For 2018, use these simple tips to plan ahead with your FSAs. As you'll learn, they don't have to be a year-end burden -- in fact, they're opportunities to save on the products you need, with the tax-free money you've already set aside year-round.
Make a spending plan your New Year's resolution
If you head into a new tax and employment year understanding what your paycheck contributions will be for your FSA account, you already have a key piece of planning in place for knowing how much you have available to spend in any given month.
The FSA contribution limit in 2018 will be $2,650, which comes out to about $221 per month.
If your medical expenses are straightforward, here are two easy rules of thumb for choosing an FSA amount:
If your out-of-pocket medical bills typically amount to $221 a month or more — or roughly $2,650 a year — consider contributing the maximum to your FSA.
If you don't contribute the maximum, consider adding $200-300 per month.
If your medical expenses are lower, calculating the total of your estimated copayments, dental and vision expenses for next year should cover your needs.
And you probably don't want to try and zero-out your FSA funds on a monthly basis so your account does have some money available for unexpected expenses.

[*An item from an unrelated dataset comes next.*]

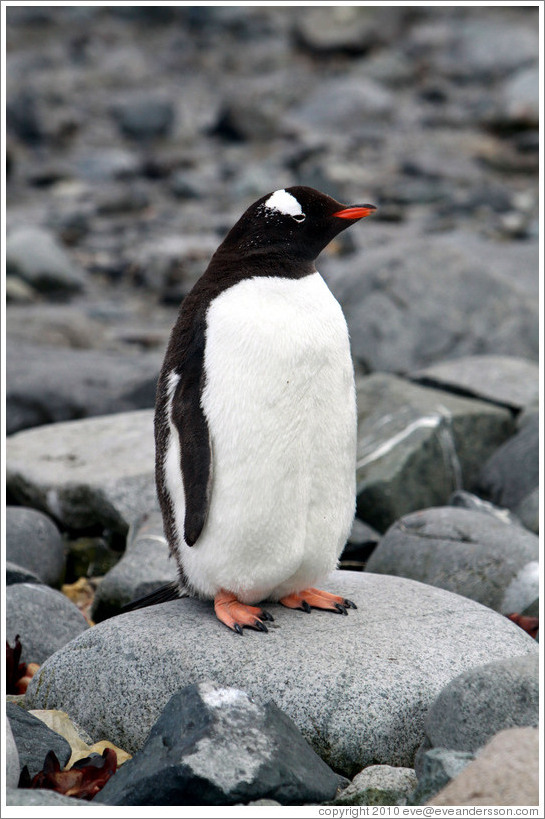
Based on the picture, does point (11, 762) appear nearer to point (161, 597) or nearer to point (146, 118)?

Like when your entire extended family catches a seasonal flu … at the same time … and requires a huge amount of over-the-counter decongestants.
What you can do is take stock of FSA-eligible items you know you purchase regularly from basic medicine cabinet restocking or maybe just a replacement of reading glasses that get lost like clockwork.

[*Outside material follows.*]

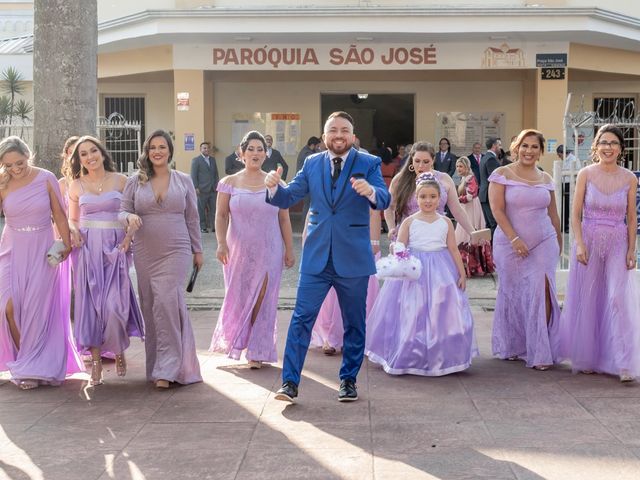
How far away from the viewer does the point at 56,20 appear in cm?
1000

The goal with a spending plan is to prepare regular purchases in advance on a regular basis – maybe monthly, maybe every other month or even just quarterly – which figure into your regular FSA fund contribution levels, while leaving some room for unexpected emergencies.
Avoiding the end-of-year crunch
This way you will be consistently spending that money that has the yearly use-it-or-lose-it deadline on items you know you'll be needing throughout the year anyway. Doing so will avoid a total crunch at the end of next year and will keep your contributions going toward FSA-eligible products.

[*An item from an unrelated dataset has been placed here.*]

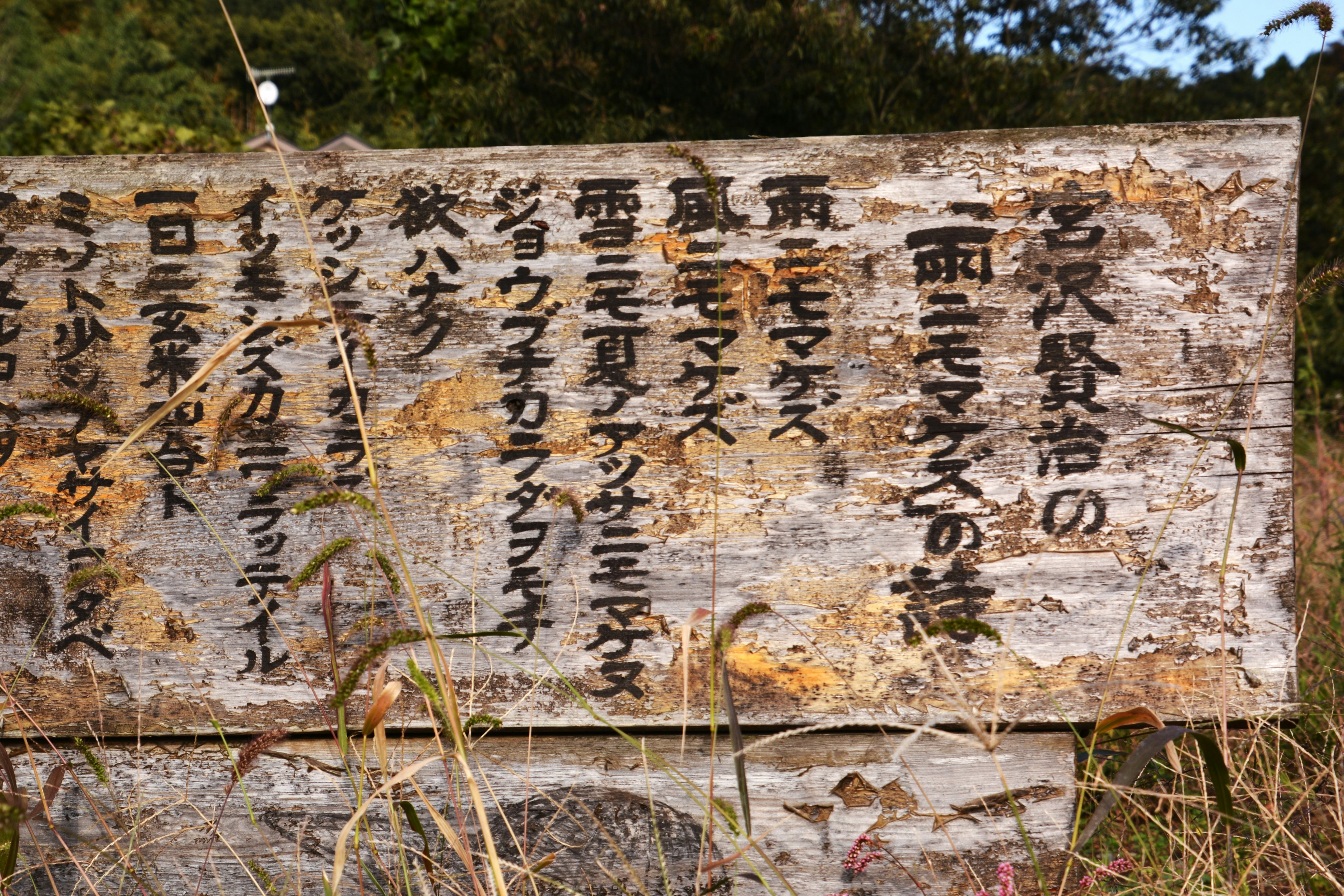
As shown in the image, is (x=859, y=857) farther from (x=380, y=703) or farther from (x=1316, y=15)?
(x=1316, y=15)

Anyone making that end-of-year mass purchase right now is probably thinking back on the number of items that were bought out of pocket that could have been purchased using FSA funds with a little more planning.
In fact, if you're scrambling to spend this year's FSA contributions before the deadline hits, once that task is complete take a few more minutes and put together a spending plan for next year.
You've already put thought into what you regularly need and done the research on different products that are FSA-eligible. There are probably a few in the mix you didn't even realize qualified for FSA spending. Check out our eligibility list for a complete listing of FSA-eligible products and services.
It's your money. Use it to ensure continued health and wellness for 2018 and beyond.